I doubt you're terrible like that, but it's not the worst thing in the world to leave your kids with their father as primary parent. Even a not so good one. There are worse things.

If you think living with you would be worse for them than living with their father, you're probably right. I can't imagine a mother considers that easily (unless you're my mother, where boyfriends and parties come first!). So just do it if you think it's best.

Elsvieta · 08/01/2025 15:54

YourRealBiscuit · 08/01/2025 06:16

Thanks all. Children are tweens and opposite sex, so they will want their own rooms. There’s no way in hell I can afford a house of that size and they want to stay close to their friends.
I just feel it’s bad enough, this situation, without saying you need to leave your friends and school too.
we’re separating because I’ve realise our whole relationship was a scam, I won’t go into the craziness that’s happened but I won’t get any help from him that’s for sure.
I will try to talk about it, I’m just so ashamed of where I am, what I’m thinking of etc

He'll be legally obliged to pay child support - it's not his decision whether he "helps" to support his own kids. Have you seen a solicitor yet? Contacted CMS?

ByQuaintAzureWasp · 08/01/2025 16:16

Are you married?

YourRealBiscuit · 10/01/2025 06:50

Elsvieta · 08/01/2025 15:54

He'll be legally obliged to pay child support - it's not his decision whether he "helps" to support his own kids. Have you seen a solicitor yet? Contacted CMS?

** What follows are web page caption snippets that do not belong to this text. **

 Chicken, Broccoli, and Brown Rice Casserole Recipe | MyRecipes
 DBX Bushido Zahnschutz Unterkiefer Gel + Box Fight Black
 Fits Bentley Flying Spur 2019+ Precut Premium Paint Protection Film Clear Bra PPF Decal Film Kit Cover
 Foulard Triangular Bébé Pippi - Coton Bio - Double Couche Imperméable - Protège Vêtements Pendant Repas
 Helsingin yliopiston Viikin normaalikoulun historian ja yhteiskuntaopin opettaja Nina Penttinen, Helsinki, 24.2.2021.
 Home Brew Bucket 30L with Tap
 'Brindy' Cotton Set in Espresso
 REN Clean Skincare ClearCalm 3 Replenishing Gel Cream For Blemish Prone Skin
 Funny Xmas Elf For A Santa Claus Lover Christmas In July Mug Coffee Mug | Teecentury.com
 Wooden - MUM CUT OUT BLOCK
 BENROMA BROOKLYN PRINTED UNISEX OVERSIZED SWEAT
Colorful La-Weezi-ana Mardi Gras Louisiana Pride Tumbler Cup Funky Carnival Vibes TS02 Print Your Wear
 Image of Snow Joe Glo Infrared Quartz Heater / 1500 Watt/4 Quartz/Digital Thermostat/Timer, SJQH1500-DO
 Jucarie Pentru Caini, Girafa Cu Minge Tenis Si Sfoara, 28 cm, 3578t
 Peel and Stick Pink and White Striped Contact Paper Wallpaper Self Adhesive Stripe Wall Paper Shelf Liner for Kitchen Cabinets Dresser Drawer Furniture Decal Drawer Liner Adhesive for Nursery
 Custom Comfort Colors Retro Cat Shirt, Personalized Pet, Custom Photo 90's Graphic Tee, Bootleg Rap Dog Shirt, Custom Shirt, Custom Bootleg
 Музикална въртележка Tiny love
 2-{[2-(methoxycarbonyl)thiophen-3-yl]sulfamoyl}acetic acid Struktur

We wouldn’t pay me anything by agreement. He’d say. Kids can stay with him. How do you go forward then? I imagine it’s fighting for it, which I have no money for and considering he’s a good dad, I can’t see why I would. Even a paltry cm payment wouldn’t propel me into affordability for the costs of these homes sadly.

We’re not married.

OP posts:
Elsvieta · 10/01/2025 07:18

YourRealBiscuit · 10/01/2025 06:50

We wouldn’t pay me anything by agreement. He’d say. Kids can stay with him. How do you go forward then? I imagine it’s fighting for it, which I have no money for and considering he’s a good dad, I can’t see why I would. Even a paltry cm payment wouldn’t propel me into affordability for the costs of these homes sadly.

We’re not married.

I'm not qualified to give you legal advice but I'm sure there are people on here who are. Maybe look at citizensadvice.org.uk as a starting point.

JimHalpertsWife · 10/01/2025 07:30

Well men do it all the time, becoming EOW parents. It's not for me, personally, but I do think more women should consider whether it automatically has to fall to them to be the primary parent.

I do think it's unacceptable for a parent to move away from their dc though, of either sex, when they are children. How far can you realistically move whilst still being able to see your children easily once a week or more?

Also, if you do not have the dc 50/50, then expect to pay CMS towards them.

YourRealBiscuit · 10/01/2025 13:06

Oh gosh I’d be within a 30min drive, but even that could half the cost of the property

OP posts:
JimHalpertsWife · 10/01/2025 15:00

YourRealBiscuit · 10/01/2025 13:06

Oh gosh I’d be within a 30min drive, but even that could half the cost of the property

Slo close enough to do school runs etc too. That's good. Would you be making sure your new home has a bedroom for the children?

YourRealBiscuit · 10/01/2025 18:58

JimHalpertsWife · 10/01/2025 15:00

Slo close enough to do school runs etc too. That's good. Would you be making sure your new home has a bedroom for the children?

If I could afford it yes but that’s not guaranteed.